One of the greatest windfalls you can ever experience professionally is the ability to work for yourself. Most wealth comes from saving, and accumulating wealth, and then investing it properly. Wealth gets created by ownership, also. Where you have a stake, or equity in something, much like a home. And a small business does that, for sure. But it comes with huge work and sacrifice, in terms of your time and effort you put into the business. And it’s not always rosey. You have times when you wonder whether you’ll even be able to pay yourself, during those lean times where you’re still growing your business.
2Balancing A Budget
For many people, until you have consistent sales coming into the business it’s tough to take an income. You have to do some planning and simple math. Then you need to budget that amount into your income and cash-flow projections so that you know how much operating capital you’ll need. What happens when you reach break-even and grow beyond that point? There are many factors that go into the equation. You need to balance your needs against what you feel you are worth, what you need to get by in terms of earning an income, what the business will be able to sustain, and how your income as well as the business will be taxed.

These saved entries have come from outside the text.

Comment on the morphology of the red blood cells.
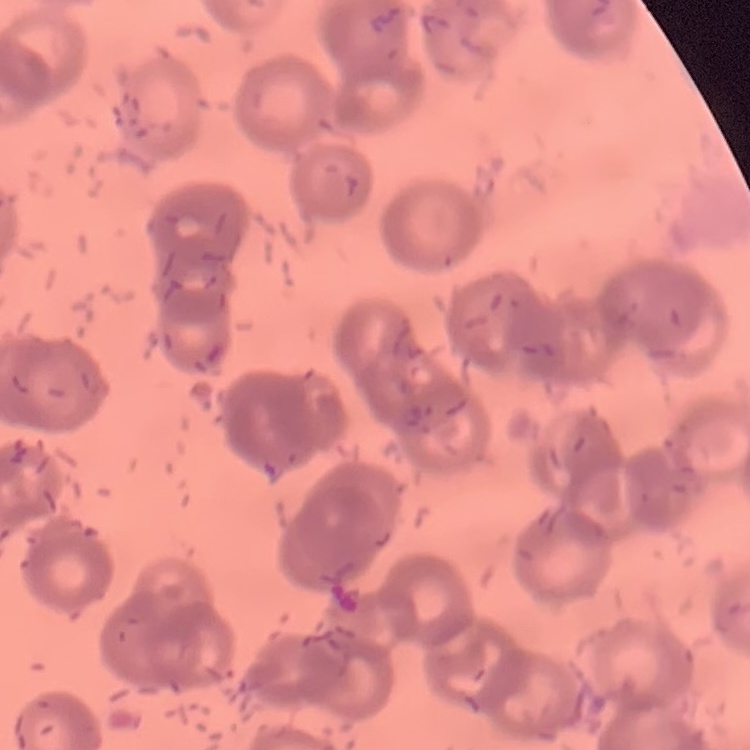
They show rouleaux formation.

Summary:
  - Stain: Field's or Giemsa
  - Image type: square crop of a larger photomicrograph
  - Preparation: thin peripheral smearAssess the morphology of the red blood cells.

There are two methods you can use to determine your pay during startup phase when you first open up your own shop. The first is paying yourself enough to meet basic living requirements. Depending on your situation, that means enough income to cover your bills, food and other miscellaneous living expenses. Might wanna get used to the idea of striking all other discretionary items from your life for a while. Get used to just the bare necessities. To begin planning your pay, you need to put together your own personal financial statement that lists all your living expenses. This may be one of the most difficult things you’ve ever had to do because you don’t want to leave anything out. You want to make sure that your income from the business will be enough to cover your expenses. And often times, when starting a new business, it’s simply not.
4Determining Your Salary
Determine your salary during the planning stages of startup is important because you need to include your income in the financial statements you’ll produce in order to obtain financing for your business – presuming, of course, you’re looking for financing to run your business. Even if you are financing the venture yourself, you need to have this information in front of you; otherwise, your overhead won’t be practical nor accurate. Any bank or investor looking through your plan will check your financials very carefully. They’re going to look at these projections to make sure you can repay the loan from the profits of the business. If they hold equity in the business, they need to determine how great a return they can expect from their investment. Simple business on their part, so don’t forget that. And now you know.
Just because you’ve reached break-even, that doesn’t mean your company is profitable, or is even stable. If you’re paying yourself just enough to get by, raising your salary is going to increase your overhead which will require a greater amount of revenue from the business in order for expenses and income to match. In other words, you’ve just thrown your business into the red again. If you’re paying yourself your basic net worth, then you shouldn’t need to raise your salary, at least for a while. After you’ve reached break-even, the best method to increase your pay is to tie any income above your fixed salary to the growth of the business. Therefore, if the company grows 10 percent during the first quarter after break-even, take your base salary and add a 10 percent bonus to it. And you might consider taking out any profits of the business, after you reach X-level. So keep all this in mind as you’re considering starting your own business.